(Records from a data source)
————

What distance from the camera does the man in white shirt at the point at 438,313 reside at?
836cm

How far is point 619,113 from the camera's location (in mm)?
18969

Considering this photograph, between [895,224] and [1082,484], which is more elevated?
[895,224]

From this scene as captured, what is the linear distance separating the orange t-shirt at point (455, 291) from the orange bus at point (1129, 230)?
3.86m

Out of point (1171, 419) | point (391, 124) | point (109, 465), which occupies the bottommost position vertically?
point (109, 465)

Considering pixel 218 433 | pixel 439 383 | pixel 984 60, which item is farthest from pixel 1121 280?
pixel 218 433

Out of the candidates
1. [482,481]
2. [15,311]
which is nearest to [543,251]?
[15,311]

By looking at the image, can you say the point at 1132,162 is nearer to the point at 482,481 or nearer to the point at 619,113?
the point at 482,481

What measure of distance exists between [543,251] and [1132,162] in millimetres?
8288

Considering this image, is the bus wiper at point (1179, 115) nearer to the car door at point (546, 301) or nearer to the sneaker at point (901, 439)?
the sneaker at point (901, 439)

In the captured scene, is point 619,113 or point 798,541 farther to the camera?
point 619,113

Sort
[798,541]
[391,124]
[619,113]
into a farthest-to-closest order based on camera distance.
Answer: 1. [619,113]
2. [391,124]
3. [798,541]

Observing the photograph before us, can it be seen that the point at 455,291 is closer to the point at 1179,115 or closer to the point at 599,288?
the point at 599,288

————

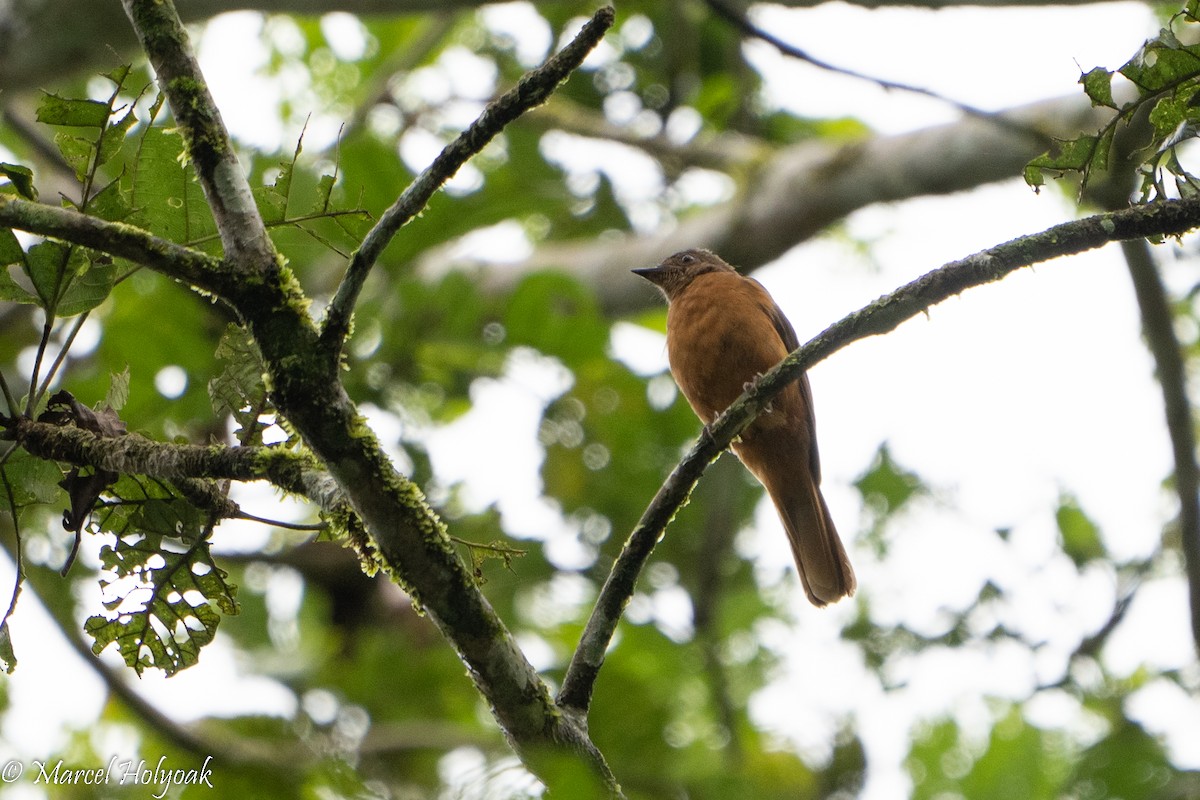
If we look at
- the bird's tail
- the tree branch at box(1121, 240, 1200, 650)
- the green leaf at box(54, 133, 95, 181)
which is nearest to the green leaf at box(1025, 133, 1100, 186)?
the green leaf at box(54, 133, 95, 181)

————

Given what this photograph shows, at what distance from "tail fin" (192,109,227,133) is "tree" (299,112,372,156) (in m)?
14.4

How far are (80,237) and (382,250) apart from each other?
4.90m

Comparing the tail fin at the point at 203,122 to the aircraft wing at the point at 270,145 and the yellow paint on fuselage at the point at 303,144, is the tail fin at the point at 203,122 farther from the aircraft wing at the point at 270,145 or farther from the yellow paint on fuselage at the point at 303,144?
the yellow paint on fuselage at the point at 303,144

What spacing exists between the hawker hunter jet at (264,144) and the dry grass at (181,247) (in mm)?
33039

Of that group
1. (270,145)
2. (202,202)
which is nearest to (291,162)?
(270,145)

————

- **What you should do**
Rewrite the rows between the line holding "Considering pixel 218" and the line holding "3. [798,541]", inclusive, as a numbered list, with blank lines left out.

- **Reply to the task**
1. Considering pixel 218 433 | pixel 439 383 | pixel 984 60, which item is farthest from pixel 1121 280?
2. pixel 218 433
3. Out of the candidates
4. 1. [482,481]
5. 2. [15,311]
6. which is nearest to [543,251]?
7. [15,311]
8. By looking at the image, can you say the point at 1132,162 is nearer to the point at 482,481 or nearer to the point at 619,113?
9. the point at 482,481
10. What measure of distance exists between [543,251] and [1132,162] in millimetres?
11. 8288
12. Considering this image, is the bus wiper at point (1179, 115) nearer to the car door at point (546, 301) or nearer to the sneaker at point (901, 439)?
13. the sneaker at point (901, 439)
14. In the captured scene, is point 619,113 or point 798,541 farther to the camera?
15. point 619,113
16. Sort
17. [798,541]
18. [391,124]
19. [619,113]
20. into a farthest-to-closest order based on camera distance.
21. Answer: 1. [619,113]
22. 2. [391,124]
23. 3. [798,541]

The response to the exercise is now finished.